The request: Count how many lines in the rows below contain the word "ocean". Give only the number.

Supplied entries:
_____

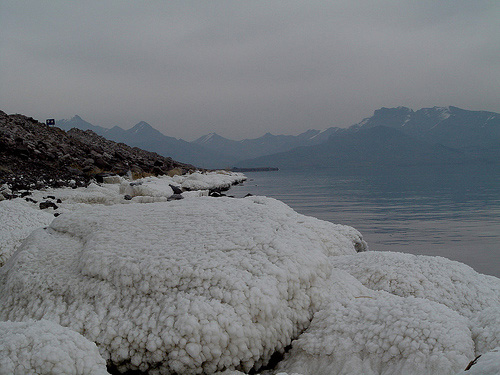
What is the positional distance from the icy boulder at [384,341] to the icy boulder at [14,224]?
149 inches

_____

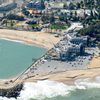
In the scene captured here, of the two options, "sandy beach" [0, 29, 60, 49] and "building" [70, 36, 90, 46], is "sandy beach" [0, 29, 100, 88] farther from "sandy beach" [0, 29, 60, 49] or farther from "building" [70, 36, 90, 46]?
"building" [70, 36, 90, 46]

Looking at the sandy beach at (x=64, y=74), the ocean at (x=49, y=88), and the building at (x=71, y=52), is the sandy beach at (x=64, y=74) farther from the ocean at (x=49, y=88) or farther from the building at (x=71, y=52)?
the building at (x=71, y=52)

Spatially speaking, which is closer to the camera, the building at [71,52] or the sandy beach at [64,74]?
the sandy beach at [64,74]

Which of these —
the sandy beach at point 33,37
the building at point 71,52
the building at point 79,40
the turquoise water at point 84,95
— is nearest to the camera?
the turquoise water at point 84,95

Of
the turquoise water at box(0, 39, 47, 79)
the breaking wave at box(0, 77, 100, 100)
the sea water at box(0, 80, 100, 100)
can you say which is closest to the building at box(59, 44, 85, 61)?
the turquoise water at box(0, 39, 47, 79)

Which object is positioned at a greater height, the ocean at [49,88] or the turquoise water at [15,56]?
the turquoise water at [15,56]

_____

Full solution: 2